Edit: so it turns out that every hobby can be expensive if you do it long enough.
Also I love how you talk about your hobby as some addicts.
Electronics / microcontrollers.
Took just a few months to go from, “I can make a wifi connected weather station for like $20 in components!?” to “oscilloscopes cost how much?”
Has there already grown a noteworthy Arduino/ESP Community on Lemmy?
Knitting. Super cheap to start, you can pick up a set of needles and some acrylic yarn for under $20. But when you start getting into nice yarns and bigger pieces, you are spending hundreds of dollars on yarn alone for a blanket or a sweater. And you want nice needles in all sizes as well as all types (double pointed, regular and circular)… more hundreds of dollars.
Moral of the story is if a friend knits you something with nice yarn, please appreciate it. Lots of effort and thought went into it.
Just started crocheting, and I’m just holding myself back from buying all the yarn, it’s gonna get bad
My mom knits and she spends way more time unraveling thrift store finds to salvage the yarn than she does actually knitting stuff.
Mechanical keyboards. The next one is my endgame, I swear. Just one more groupbuy for those keycaps. It never truly ends.
Running.
Was supposed to be the cheapest way to get exercise. You can do it right from your front door, no gym subscriptions, no specialized equipment (some people will tell you you don’t even need shoes), and it’s far and away the best time-value exercise I’ve ever found. You can get away with like 20 minutes 3-4 times a week and be doing great.
Well, turns out I love running and I love distance running so I’m now putting up enough miles to need new shoes 2-3 times a year, a nice Garmin smart watch and heart rate monitor to track my progress, sign-ups for several long-distance races each year, shorts, socks, you get the picture.
Could I do it cheaper? Yeah. But at the end of the day it’s a hobby and I like it
Self-hosting apps / homelab
Getting used enterprise gear is not prohibitively expensive, but the electric bills balloon very quickly.
My grandma got me 3 ducklings in 2019 for no reason. 3 ducks don’t cost very much. The issue is, that she unlocked a passion. I now have 12 ducks. I want more, but I don’t have the money or space.
I needed a new saucepan.
I’ve now replaced half my kitchen.
Gardening.
Containers are surprisingly expensive. And you need a lot of soil to fill them, which gets expensive too. Then it’s impossible to only buy the seeds you need, when there are so many cool varieties…

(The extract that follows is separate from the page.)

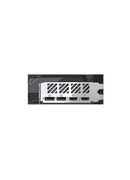  Gigabyte Radeon RX 9070 XT GAMING OC 16G | AMD | 16 GB | Radeon RX 9070 XT | HDMI ports quantity 2 | PCI-E 5.0 Hover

I bought myself a raspberry pi for my birthday a few years ago.
I now have thousands of dollars in hardware sitting in a server rack in my office. Whoops.
Board games. Things get expensive once you start collecting
Surprised there’s no reef tank people here. Imagine spending $5000 on a 20 gallon fish tank - BEFORE spending any money on corals.
Ya it CAN be done for $50, but nobody does that.
Coffee.
I blame James Hoffman entirely.
Within a year I went from:
Drinking instant coffee at home, but really enjoying “proper coffee”
To
Buying a cafetiere (~£15) + preground coffee
To
Buying a Nespresso (~£60 on offer) + pods
To
Buying a budget espresso machine (~£120) + preground coffee
To
Wasting my money on a cheap manual coffee grinder (~£50) + beans
To
Immediately replacing it with an entry level Sage grinder (~£170)
To
Buying an entry Level “proper” espresso machine (~£700)
It took me a good 2-3 weeks of practicing and dialling in before pulling a good shot of coffee that I’d actually want to drink, but by that point it was also about learning a new skill, learning how different aspects of the process affect the end result and learning how to make all sorts of different espresso-based drinks.
My girlfriend thought I was nuts at first, but a year or so later even she agrees it was worth the investment. I still for the life of me can’t get the hang of latte art though.
The problem is now though that I’m a waaaay more critical of coffee from coffee shops, because I spent a long time making bad coffee whilst learning!
Started out with a raspberry pi several years ago. Got my feet wet with entry level, beginner friendly NAS prebuilds. Hunted for recycled computer parts. Now searching for and actively acquiring enterprise gear that is making a massive dent in my wallet.
This is not the first post where I feel it but I love it so much that we have a lot of people on Lemmy that can talk about things not related to computers!
For me it is maybe camping.
I just tested my new sleeping bag - under 0.5kg rated to -5°C. And realised that I bought/ replaced lots of gear to higher quality gear over few years.